Как всегда, за ужином завязалась неторопливая беседа.
– Подтвердились сведения, что Молотов знал о крупных недостатках в авиационной промышленности и покрывал их? – спросил Джугу Сталин.
– На общем фоне успехов нашей авиации на фронтах он просто не придал им значения, – ответил Джуга.
– Значит, все-таки знал, – задумчиво проговорил Сталин. – Удивительно, почему Вячеслав не доложил мне об этом?..
Джуга положил вилку на тарелку с бараниной:
– Думаю, что, зная вашу любовь к авиационной промышленности, не хотел расстраивать.
Сталин усмехнулся:
– Скажи, какой филантроп нашелся!
Джуга возразил:
– Молотов, пожалуй, единственный до конца верный вам человек в Политбюро.
Сталин недовольно протянул:
– Верный, а о Шахурине и Новикове не доложил ... Что с его женой?
Собравшийся продолжить ужин, Джуга вновь положил вилку на тарелку:
– Абакумов по-прежнему добивается от нее показаний о вражеской деятельности. Однако показаний такого рода Полина Жемчужина не дает.
– Значит, не признается? – спросил Сталин. – А что ты сам думаешь об этой даме?
Джуга ответил не задумываясь:
– Думаю, что была бы очень рада, если бы ее муж стал первым лицом в партии и государстве. Я же данными об участии ее в каком-либо антиправительственном заговоре пока не располагаю.
– Ну, ладно, – проговорил Сталин, – пусть действительно с ней разбирается Абакумов. С Молотова же глаз не спускайте, что-то он мне последнее время перестал нравиться, особенно после дела с авиаторами. Что есть о Кузнецове и Вознесенском?
До сих пор не принимавший участия в разговоре Лавров раскрыл папку и, перебирая записи, начал доклад:
– В Ленинграде, товарищ Сталин, сложилась крепко спаянная между собой группа, в которую входят Попков, Капустин, Лазутин, Турко, Закржевская, Михеев. В Москве им покровительствуют и всячески их поддерживают выходцы из Ленинградской партийной организации Вознесенский, Кузнецов и Родионов. На квартире Попкова, по случаю открытия в Ленинграде торговой ярмарки, было застолье, на котором помимо вышеуказанных лиц присутствовали и приехавшие из Москвы Вознесенский, Кузнецов и Родионов. Если вы разрешите, товарищ Сталин, я зачитаю наиболее характерные выдержки из высказываний собравшихся у Попкова.
Сталин в знак согласия кивнул головой.
Попков, находившийся в сильной стадии опьянения: «В последнее время товарищ Сталин, судя по всему, очень плохо себя чувствует. Похоже, что в скором времени он, по состоянию здоровья, отойдет от дел. Надо бы подумать, кого будем выдвигать ему на замену».
Капустин: "А чего тут долго думать? У нас есть готовый председатель Совета Министров СССР – наш дорогой Николай Алексеевич Вознесенский".

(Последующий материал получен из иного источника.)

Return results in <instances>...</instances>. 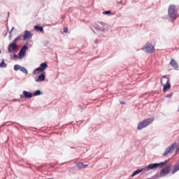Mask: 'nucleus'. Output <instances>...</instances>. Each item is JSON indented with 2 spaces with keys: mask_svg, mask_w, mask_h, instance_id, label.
Masks as SVG:
<instances>
[{
  "mask_svg": "<svg viewBox=\"0 0 179 179\" xmlns=\"http://www.w3.org/2000/svg\"><path fill=\"white\" fill-rule=\"evenodd\" d=\"M40 94H41V91H40V90H37L34 93V96H40Z\"/></svg>",
  "mask_w": 179,
  "mask_h": 179,
  "instance_id": "nucleus-22",
  "label": "nucleus"
},
{
  "mask_svg": "<svg viewBox=\"0 0 179 179\" xmlns=\"http://www.w3.org/2000/svg\"><path fill=\"white\" fill-rule=\"evenodd\" d=\"M87 166H88L87 164H86V165L84 164V167H83V169H86V167H87Z\"/></svg>",
  "mask_w": 179,
  "mask_h": 179,
  "instance_id": "nucleus-28",
  "label": "nucleus"
},
{
  "mask_svg": "<svg viewBox=\"0 0 179 179\" xmlns=\"http://www.w3.org/2000/svg\"><path fill=\"white\" fill-rule=\"evenodd\" d=\"M170 169H171V166H167L165 168H164L159 173L160 177H164L165 176H167L169 173H170Z\"/></svg>",
  "mask_w": 179,
  "mask_h": 179,
  "instance_id": "nucleus-9",
  "label": "nucleus"
},
{
  "mask_svg": "<svg viewBox=\"0 0 179 179\" xmlns=\"http://www.w3.org/2000/svg\"><path fill=\"white\" fill-rule=\"evenodd\" d=\"M22 38L21 36H17L13 41V43H15V44L17 43V41H19V40H20Z\"/></svg>",
  "mask_w": 179,
  "mask_h": 179,
  "instance_id": "nucleus-26",
  "label": "nucleus"
},
{
  "mask_svg": "<svg viewBox=\"0 0 179 179\" xmlns=\"http://www.w3.org/2000/svg\"><path fill=\"white\" fill-rule=\"evenodd\" d=\"M34 30H36V31H39L40 33H43V31H44L43 27H39L37 25L34 27Z\"/></svg>",
  "mask_w": 179,
  "mask_h": 179,
  "instance_id": "nucleus-18",
  "label": "nucleus"
},
{
  "mask_svg": "<svg viewBox=\"0 0 179 179\" xmlns=\"http://www.w3.org/2000/svg\"><path fill=\"white\" fill-rule=\"evenodd\" d=\"M77 167H78V169H83V167H85V164H83V163H80L78 162L76 164Z\"/></svg>",
  "mask_w": 179,
  "mask_h": 179,
  "instance_id": "nucleus-20",
  "label": "nucleus"
},
{
  "mask_svg": "<svg viewBox=\"0 0 179 179\" xmlns=\"http://www.w3.org/2000/svg\"><path fill=\"white\" fill-rule=\"evenodd\" d=\"M177 146V143H173L171 145H170L168 148L166 149L165 152L163 154V156H167V155L173 153L174 152V149H176Z\"/></svg>",
  "mask_w": 179,
  "mask_h": 179,
  "instance_id": "nucleus-7",
  "label": "nucleus"
},
{
  "mask_svg": "<svg viewBox=\"0 0 179 179\" xmlns=\"http://www.w3.org/2000/svg\"><path fill=\"white\" fill-rule=\"evenodd\" d=\"M177 146V143H173L171 145H170L168 148L166 149L165 152L163 154V156H167V155L173 153L174 152V149H176Z\"/></svg>",
  "mask_w": 179,
  "mask_h": 179,
  "instance_id": "nucleus-8",
  "label": "nucleus"
},
{
  "mask_svg": "<svg viewBox=\"0 0 179 179\" xmlns=\"http://www.w3.org/2000/svg\"><path fill=\"white\" fill-rule=\"evenodd\" d=\"M6 64H5V61H2L1 63H0V68H6Z\"/></svg>",
  "mask_w": 179,
  "mask_h": 179,
  "instance_id": "nucleus-23",
  "label": "nucleus"
},
{
  "mask_svg": "<svg viewBox=\"0 0 179 179\" xmlns=\"http://www.w3.org/2000/svg\"><path fill=\"white\" fill-rule=\"evenodd\" d=\"M21 68H22V66H20L19 64L14 66L15 71H19V70L20 71Z\"/></svg>",
  "mask_w": 179,
  "mask_h": 179,
  "instance_id": "nucleus-24",
  "label": "nucleus"
},
{
  "mask_svg": "<svg viewBox=\"0 0 179 179\" xmlns=\"http://www.w3.org/2000/svg\"><path fill=\"white\" fill-rule=\"evenodd\" d=\"M17 48V45L15 42L11 43L8 46V52H13Z\"/></svg>",
  "mask_w": 179,
  "mask_h": 179,
  "instance_id": "nucleus-13",
  "label": "nucleus"
},
{
  "mask_svg": "<svg viewBox=\"0 0 179 179\" xmlns=\"http://www.w3.org/2000/svg\"><path fill=\"white\" fill-rule=\"evenodd\" d=\"M12 30H13V29H11V31H10V34H12Z\"/></svg>",
  "mask_w": 179,
  "mask_h": 179,
  "instance_id": "nucleus-29",
  "label": "nucleus"
},
{
  "mask_svg": "<svg viewBox=\"0 0 179 179\" xmlns=\"http://www.w3.org/2000/svg\"><path fill=\"white\" fill-rule=\"evenodd\" d=\"M168 13L170 19L172 20L177 19V8H176V5L171 4L169 6Z\"/></svg>",
  "mask_w": 179,
  "mask_h": 179,
  "instance_id": "nucleus-2",
  "label": "nucleus"
},
{
  "mask_svg": "<svg viewBox=\"0 0 179 179\" xmlns=\"http://www.w3.org/2000/svg\"><path fill=\"white\" fill-rule=\"evenodd\" d=\"M167 163V160L164 162H161L159 164H150L147 167L144 168V171H148V170H153L155 169H157V167H164L166 164Z\"/></svg>",
  "mask_w": 179,
  "mask_h": 179,
  "instance_id": "nucleus-4",
  "label": "nucleus"
},
{
  "mask_svg": "<svg viewBox=\"0 0 179 179\" xmlns=\"http://www.w3.org/2000/svg\"><path fill=\"white\" fill-rule=\"evenodd\" d=\"M170 65L173 66V68H176V69L178 68V64H177V62H176L174 59H171L170 62Z\"/></svg>",
  "mask_w": 179,
  "mask_h": 179,
  "instance_id": "nucleus-16",
  "label": "nucleus"
},
{
  "mask_svg": "<svg viewBox=\"0 0 179 179\" xmlns=\"http://www.w3.org/2000/svg\"><path fill=\"white\" fill-rule=\"evenodd\" d=\"M161 84L162 85V86H164L163 90L164 93L171 89V85H170V79H169V78H167L166 76L162 77Z\"/></svg>",
  "mask_w": 179,
  "mask_h": 179,
  "instance_id": "nucleus-1",
  "label": "nucleus"
},
{
  "mask_svg": "<svg viewBox=\"0 0 179 179\" xmlns=\"http://www.w3.org/2000/svg\"><path fill=\"white\" fill-rule=\"evenodd\" d=\"M176 152H179V148H178V149L176 150Z\"/></svg>",
  "mask_w": 179,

Попков: "Правильно говоришь. И кандидатура на пост Генерального секретаря ЦК ВКП(б) среди нас тоже есть. Предлагаю тост за будущего председателя Совета Министров Советского Союза Николая Алексеевича Вознесенского и будущего Генерального секретаря ЦК ВКП(б), нашего дорогого и любимого Алексея Александровича Кузнецова".
– И что же Вознесенский и Кузнецов? – перебил Лаврова Сталин.